EXERCISE AIM: Lay out as a numbered list the lines of the listing below, from the line containing "How great a" through the end of the listing, skipping blank lines. Leave the pictures out.

# EXERCISE DATA start

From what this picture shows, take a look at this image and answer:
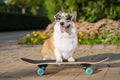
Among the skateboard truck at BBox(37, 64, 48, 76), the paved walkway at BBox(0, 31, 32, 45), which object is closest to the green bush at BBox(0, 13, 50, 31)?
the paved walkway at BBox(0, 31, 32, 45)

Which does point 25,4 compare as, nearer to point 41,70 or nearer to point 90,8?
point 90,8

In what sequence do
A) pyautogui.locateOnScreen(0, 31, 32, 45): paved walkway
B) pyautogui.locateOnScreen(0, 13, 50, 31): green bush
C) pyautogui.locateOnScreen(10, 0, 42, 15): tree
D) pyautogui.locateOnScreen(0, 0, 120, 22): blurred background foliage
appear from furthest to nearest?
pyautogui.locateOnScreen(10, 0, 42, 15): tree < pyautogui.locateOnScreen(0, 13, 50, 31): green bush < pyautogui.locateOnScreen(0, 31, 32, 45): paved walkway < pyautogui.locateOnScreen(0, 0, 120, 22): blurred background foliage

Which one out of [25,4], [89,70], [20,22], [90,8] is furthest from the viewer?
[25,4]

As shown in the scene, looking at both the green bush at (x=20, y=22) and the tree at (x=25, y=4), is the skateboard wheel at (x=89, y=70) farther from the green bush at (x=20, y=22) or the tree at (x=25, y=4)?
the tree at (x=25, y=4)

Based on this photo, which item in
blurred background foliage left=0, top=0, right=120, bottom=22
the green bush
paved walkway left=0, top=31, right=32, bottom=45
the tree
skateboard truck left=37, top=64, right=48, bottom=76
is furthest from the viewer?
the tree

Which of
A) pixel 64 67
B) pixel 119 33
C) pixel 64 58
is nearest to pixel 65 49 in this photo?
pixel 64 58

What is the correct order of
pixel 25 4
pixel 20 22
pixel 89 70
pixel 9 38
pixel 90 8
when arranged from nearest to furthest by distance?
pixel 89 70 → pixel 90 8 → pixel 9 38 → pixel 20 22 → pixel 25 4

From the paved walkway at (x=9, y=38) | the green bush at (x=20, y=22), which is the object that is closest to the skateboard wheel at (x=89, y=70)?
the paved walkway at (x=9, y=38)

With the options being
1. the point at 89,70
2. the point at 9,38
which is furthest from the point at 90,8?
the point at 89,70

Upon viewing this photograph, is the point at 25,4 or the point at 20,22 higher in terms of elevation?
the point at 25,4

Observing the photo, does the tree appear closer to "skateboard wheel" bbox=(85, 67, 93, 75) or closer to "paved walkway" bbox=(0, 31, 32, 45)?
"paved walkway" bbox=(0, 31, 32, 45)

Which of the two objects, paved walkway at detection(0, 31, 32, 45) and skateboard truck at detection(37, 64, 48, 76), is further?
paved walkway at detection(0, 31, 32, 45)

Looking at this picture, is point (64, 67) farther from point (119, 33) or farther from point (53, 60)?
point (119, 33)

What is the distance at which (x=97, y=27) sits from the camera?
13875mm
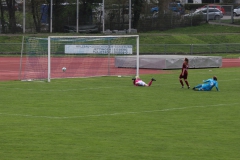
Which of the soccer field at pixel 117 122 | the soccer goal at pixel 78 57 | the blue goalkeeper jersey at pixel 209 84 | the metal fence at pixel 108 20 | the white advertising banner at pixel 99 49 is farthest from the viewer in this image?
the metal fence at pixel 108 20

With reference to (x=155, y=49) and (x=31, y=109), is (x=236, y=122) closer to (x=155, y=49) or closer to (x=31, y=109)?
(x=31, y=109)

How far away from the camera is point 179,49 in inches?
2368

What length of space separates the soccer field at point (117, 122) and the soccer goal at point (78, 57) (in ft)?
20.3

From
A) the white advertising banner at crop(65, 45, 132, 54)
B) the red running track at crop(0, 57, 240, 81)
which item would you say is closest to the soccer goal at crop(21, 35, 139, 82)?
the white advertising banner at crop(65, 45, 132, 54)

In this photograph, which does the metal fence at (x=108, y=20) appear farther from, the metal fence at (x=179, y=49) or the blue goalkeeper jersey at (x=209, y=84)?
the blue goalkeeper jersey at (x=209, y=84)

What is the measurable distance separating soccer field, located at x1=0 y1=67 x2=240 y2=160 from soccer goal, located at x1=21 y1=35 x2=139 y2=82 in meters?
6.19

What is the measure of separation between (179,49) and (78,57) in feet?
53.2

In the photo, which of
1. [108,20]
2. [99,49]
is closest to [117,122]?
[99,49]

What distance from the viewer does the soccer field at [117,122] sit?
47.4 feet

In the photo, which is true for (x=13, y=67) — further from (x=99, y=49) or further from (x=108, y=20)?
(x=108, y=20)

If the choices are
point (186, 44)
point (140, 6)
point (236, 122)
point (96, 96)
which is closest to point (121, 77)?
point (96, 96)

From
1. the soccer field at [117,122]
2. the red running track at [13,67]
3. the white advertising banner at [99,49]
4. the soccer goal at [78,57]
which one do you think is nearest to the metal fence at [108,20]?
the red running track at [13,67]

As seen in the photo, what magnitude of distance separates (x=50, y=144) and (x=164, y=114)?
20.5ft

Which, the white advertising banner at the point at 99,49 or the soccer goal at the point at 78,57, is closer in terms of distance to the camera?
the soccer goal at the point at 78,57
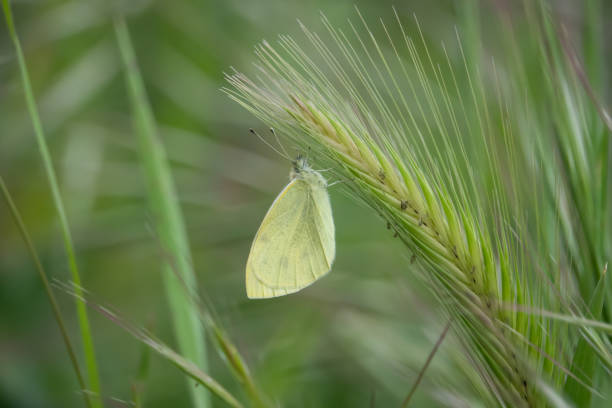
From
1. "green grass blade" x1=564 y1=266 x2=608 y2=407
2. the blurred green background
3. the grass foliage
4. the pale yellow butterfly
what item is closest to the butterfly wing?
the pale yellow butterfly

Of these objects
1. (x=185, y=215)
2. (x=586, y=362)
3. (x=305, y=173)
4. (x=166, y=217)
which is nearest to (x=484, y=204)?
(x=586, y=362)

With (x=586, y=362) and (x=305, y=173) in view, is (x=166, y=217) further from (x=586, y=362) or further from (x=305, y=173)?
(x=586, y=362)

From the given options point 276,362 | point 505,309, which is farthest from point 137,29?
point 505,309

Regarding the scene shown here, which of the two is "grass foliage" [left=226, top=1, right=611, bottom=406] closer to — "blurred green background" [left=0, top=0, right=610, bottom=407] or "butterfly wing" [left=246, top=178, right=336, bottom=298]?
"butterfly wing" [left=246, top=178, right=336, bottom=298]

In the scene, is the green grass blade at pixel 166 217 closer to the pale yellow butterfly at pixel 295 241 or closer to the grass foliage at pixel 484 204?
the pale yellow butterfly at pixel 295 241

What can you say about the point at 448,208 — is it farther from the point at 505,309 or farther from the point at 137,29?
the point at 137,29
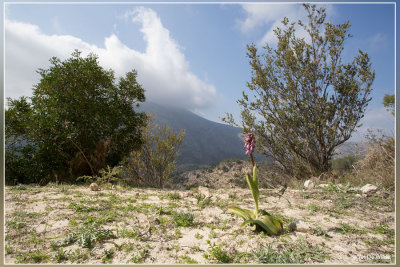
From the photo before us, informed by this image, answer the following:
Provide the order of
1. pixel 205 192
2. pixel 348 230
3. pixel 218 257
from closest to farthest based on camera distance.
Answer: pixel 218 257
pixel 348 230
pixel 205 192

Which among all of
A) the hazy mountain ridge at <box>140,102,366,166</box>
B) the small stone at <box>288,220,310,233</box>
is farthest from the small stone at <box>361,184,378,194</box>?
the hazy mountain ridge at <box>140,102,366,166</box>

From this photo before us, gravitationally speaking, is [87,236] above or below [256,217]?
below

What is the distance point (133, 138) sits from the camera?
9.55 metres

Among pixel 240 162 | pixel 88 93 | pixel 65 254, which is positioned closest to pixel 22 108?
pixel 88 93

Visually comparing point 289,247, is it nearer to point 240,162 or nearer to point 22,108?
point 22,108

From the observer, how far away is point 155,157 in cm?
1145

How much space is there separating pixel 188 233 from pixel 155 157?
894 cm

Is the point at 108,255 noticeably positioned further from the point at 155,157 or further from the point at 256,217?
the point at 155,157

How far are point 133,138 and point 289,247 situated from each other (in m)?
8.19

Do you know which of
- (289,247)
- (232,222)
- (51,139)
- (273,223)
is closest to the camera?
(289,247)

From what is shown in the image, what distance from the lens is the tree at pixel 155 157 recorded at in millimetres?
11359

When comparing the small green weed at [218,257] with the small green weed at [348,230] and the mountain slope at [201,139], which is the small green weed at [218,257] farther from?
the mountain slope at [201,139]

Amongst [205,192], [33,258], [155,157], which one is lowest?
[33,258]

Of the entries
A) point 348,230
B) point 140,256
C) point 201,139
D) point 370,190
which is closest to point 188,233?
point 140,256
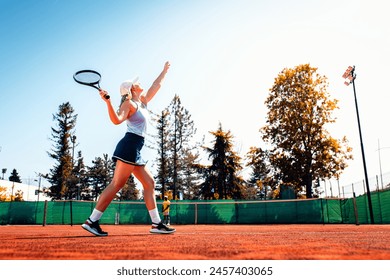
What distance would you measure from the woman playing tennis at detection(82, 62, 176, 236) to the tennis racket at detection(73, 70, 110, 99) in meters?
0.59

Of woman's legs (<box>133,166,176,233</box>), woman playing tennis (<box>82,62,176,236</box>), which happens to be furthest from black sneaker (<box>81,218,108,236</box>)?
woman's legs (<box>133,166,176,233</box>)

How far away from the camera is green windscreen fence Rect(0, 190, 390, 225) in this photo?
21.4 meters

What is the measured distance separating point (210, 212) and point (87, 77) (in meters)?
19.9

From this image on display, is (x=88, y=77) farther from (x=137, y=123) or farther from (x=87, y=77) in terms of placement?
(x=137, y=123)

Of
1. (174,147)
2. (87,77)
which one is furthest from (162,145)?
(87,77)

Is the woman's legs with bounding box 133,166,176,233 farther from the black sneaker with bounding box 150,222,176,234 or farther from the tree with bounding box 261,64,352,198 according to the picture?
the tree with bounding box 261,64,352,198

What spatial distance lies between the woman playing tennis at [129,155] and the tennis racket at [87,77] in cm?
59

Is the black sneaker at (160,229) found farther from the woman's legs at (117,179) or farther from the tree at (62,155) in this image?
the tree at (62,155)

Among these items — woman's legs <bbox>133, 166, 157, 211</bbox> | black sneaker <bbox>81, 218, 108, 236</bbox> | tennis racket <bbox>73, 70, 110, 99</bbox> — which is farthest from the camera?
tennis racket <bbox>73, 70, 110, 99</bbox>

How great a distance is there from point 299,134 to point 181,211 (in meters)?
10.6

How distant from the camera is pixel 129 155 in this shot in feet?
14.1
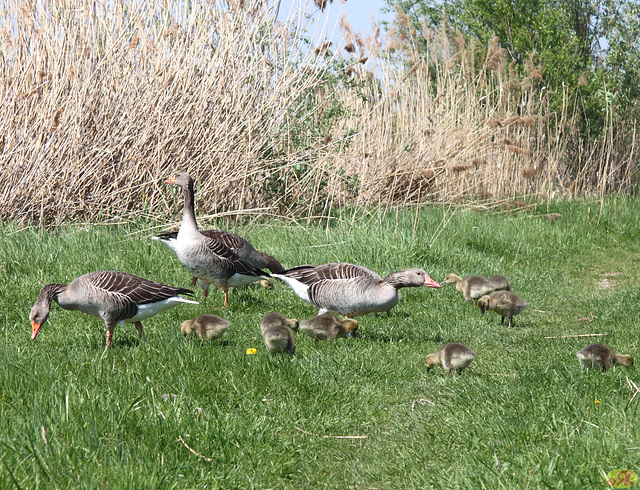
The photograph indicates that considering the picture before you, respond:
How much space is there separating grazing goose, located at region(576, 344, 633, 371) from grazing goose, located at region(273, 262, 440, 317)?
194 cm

# EXERCISE DATA end

EXERCISE SOLUTION:
1. How great a distance is there from point 299,134 to point 181,211 (in meters)?
2. 10.6
3. How distant from the camera is pixel 129 155 in this shot in feet?
4. 14.1
5. The photograph indicates that considering the picture before you, respond:
6. How much space is there separating grazing goose, located at region(576, 344, 633, 371) from grazing goose, located at region(273, 262, 440, 317)?
7. 194 cm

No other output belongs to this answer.